Department of Pharmacy, Kyushu University Hospital, 3-1-1 Maidashi, Higashi-ku, Fukuoka, 812-8582, Japan.
Department of Clinical Pharmacokinetics, Graduate School of Pharmaceutical Science, Kyushu University, 3-1-1 Maidashi, Higashi-ku, Fukuoka, 812-8582, Japan.
Drugs R D. 2021 Dec;21(4):419-429. doi: 10.1007/s40268-021-00365-0. Epub 2021 Oct 15.
The aim of this study was to identify factors affecting blood concentrations of voriconazole following letermovir coadministration using population pharmacokinetic (PPK) analysis in allogeneic hematopoietic stem cell transplant (allo-HSCT) recipients.
The following data were retrospectively collected: voriconazole trough levels, patient characteristics, concomitant drugs, and laboratory information. PPK analysis was performed with NONMEM version 7.4.3, using the first-order conditional estimation method with interaction. We collected data on plasma voriconazole steady-state trough concentrations at 216 timepoints for 47 patients. A nonlinear pharmacokinetic model with the Michaelis-Menten equation was applied to describe the relationship between steady-state trough concentration and daily maintenance dose of voriconazole. After stepwise covariate modeling, the final model was evaluated using a goodness-of-fit plot, case deletion diagnostics, and bootstrap methods.

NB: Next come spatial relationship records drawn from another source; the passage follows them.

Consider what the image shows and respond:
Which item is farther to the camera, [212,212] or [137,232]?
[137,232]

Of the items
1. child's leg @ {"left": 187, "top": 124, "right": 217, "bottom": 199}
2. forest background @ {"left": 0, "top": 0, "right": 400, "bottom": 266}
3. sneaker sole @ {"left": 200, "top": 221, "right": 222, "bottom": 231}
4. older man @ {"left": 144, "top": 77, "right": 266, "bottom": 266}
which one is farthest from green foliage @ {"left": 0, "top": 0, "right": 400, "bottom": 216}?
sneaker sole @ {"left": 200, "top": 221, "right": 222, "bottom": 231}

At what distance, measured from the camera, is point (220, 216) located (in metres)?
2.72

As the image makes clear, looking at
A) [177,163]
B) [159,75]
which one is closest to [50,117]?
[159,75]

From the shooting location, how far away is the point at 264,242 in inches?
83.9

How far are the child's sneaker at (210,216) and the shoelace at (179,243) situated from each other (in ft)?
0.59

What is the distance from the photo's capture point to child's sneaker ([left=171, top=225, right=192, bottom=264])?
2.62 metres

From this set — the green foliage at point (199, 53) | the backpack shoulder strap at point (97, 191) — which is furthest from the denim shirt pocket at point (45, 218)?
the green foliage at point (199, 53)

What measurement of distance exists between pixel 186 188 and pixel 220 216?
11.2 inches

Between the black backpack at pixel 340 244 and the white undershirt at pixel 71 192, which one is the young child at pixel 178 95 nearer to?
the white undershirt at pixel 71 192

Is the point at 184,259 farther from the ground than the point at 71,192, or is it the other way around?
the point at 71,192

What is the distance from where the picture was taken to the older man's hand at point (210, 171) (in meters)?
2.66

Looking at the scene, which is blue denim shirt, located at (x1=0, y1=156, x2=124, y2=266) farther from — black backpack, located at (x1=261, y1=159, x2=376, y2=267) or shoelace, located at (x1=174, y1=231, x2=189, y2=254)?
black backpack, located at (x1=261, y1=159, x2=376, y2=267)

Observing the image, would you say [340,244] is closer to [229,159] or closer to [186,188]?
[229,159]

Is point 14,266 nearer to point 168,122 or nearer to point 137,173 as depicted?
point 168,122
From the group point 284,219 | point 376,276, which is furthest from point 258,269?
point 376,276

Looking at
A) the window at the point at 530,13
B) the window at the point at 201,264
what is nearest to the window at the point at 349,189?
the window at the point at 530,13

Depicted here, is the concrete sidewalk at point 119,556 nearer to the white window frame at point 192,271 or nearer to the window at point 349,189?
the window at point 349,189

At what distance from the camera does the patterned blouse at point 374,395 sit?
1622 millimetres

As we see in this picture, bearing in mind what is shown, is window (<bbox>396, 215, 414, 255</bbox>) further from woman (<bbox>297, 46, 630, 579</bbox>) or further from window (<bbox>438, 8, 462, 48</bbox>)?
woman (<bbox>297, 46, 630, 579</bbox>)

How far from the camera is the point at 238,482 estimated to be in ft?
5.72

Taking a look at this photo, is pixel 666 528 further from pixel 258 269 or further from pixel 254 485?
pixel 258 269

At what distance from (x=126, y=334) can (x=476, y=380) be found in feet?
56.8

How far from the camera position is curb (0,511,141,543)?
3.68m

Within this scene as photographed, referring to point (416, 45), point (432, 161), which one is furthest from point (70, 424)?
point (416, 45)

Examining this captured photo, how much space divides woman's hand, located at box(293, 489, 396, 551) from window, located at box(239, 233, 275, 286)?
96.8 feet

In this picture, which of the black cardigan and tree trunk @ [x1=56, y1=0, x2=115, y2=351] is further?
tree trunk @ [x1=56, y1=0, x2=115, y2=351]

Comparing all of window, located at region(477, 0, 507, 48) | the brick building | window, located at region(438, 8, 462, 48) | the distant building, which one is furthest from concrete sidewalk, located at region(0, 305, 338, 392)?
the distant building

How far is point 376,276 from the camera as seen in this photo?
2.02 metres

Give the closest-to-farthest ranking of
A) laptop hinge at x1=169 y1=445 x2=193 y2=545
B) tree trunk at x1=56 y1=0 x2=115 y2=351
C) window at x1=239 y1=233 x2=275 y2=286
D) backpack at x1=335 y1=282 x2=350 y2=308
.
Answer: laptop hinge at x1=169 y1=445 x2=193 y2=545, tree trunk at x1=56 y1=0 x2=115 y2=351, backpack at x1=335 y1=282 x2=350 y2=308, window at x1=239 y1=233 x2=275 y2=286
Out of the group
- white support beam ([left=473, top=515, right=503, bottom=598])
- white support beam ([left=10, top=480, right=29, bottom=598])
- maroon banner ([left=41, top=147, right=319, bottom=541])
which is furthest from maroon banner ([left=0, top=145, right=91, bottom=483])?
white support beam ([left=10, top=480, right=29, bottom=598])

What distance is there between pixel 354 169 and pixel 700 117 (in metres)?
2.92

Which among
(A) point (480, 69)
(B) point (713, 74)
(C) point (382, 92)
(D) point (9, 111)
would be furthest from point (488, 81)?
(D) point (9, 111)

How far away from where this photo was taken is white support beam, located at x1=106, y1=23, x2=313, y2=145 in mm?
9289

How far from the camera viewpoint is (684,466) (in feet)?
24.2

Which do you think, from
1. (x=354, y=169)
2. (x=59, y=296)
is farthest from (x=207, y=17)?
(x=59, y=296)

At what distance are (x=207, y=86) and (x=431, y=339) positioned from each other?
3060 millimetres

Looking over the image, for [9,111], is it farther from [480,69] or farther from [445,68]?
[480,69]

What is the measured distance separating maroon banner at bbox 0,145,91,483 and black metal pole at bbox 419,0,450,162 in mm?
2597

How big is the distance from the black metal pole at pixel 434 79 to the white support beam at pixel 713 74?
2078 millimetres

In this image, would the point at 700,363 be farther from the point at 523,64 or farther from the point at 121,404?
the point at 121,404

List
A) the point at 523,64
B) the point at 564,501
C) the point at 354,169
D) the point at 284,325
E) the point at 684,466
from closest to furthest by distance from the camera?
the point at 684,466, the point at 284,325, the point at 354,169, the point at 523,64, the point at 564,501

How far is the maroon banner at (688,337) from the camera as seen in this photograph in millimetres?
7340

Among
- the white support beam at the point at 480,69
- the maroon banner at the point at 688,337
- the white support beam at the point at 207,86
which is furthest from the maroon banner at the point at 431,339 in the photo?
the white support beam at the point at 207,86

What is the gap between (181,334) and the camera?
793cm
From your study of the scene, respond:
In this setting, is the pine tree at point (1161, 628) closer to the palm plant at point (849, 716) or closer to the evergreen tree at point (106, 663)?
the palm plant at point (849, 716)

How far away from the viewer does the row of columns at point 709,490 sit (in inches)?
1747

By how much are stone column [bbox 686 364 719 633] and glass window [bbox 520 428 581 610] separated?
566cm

The maximum elimination rate (V) of voriconazole in patients coadministered letermovir and methylprednisolone was 1.72 and 1.30 times larger than that in patients not coadministered these drugs, respectively, resulting in decreased voriconazole trough concentrations. The developed PPK model adequately described the voriconazole trough concentration profiles in allo-HSCT recipients. Simulations clearly showed that increased daily doses of voriconazole were required to achieve an optimal trough voriconazole concentration (1-5 mg/L) when patients received voriconazole with letermovir and/or methylprednisolone.
The development of individualized dose adjustment is critical to achieve optimal voriconazole concentration, especially among allo-HSCT recipients receiving concomitant letermovir and/or methylprednisolone.
本研究旨在通过群体药代动力学(PPK)分析,确定 allo-HSCT 受者中合并使用来特莫韦时影响伏立康唑血药浓度的因素。
回顾性收集伏立康唑谷浓度、患者特征、合并用药和实验室信息。采用 NONMEM 版本 7.4.3,采用具有交互作用的一阶条件估计法进行 PPK 分析。我们收集了 47 例患者 216 个时间点的稳态伏立康唑谷浓度数据。采用米氏方程非线性药代动力学模型描述稳态谷浓度与伏立康唑每日维持剂量之间的关系。在逐步进行协变量建模后,使用拟合优度图、病例删除诊断和 Bootstrap 方法对最终模型进行评估。
与未合用这些药物的患者相比,合用来特莫韦和甲泼尼龙的患者伏立康唑的最大消除率(V)分别增加了 1.72 倍和 1.30 倍,导致伏立康唑谷浓度降低。所开发的 PPK 模型能够很好地描述 allo-HSCT 受者的伏立康唑谷浓度曲线。模拟结果清楚地表明,当患者合用伏立康唑和来特莫韦和/或甲泼尼龙时,需要增加伏立康唑的每日剂量,以达到最佳的伏立康唑谷浓度(1-5 mg/L)。
制定个体化剂量调整方案对于实现最佳伏立康唑浓度至关重要,尤其是在 allo-HSCT 受者中合并使用来特莫韦和/或甲泼尼龙时。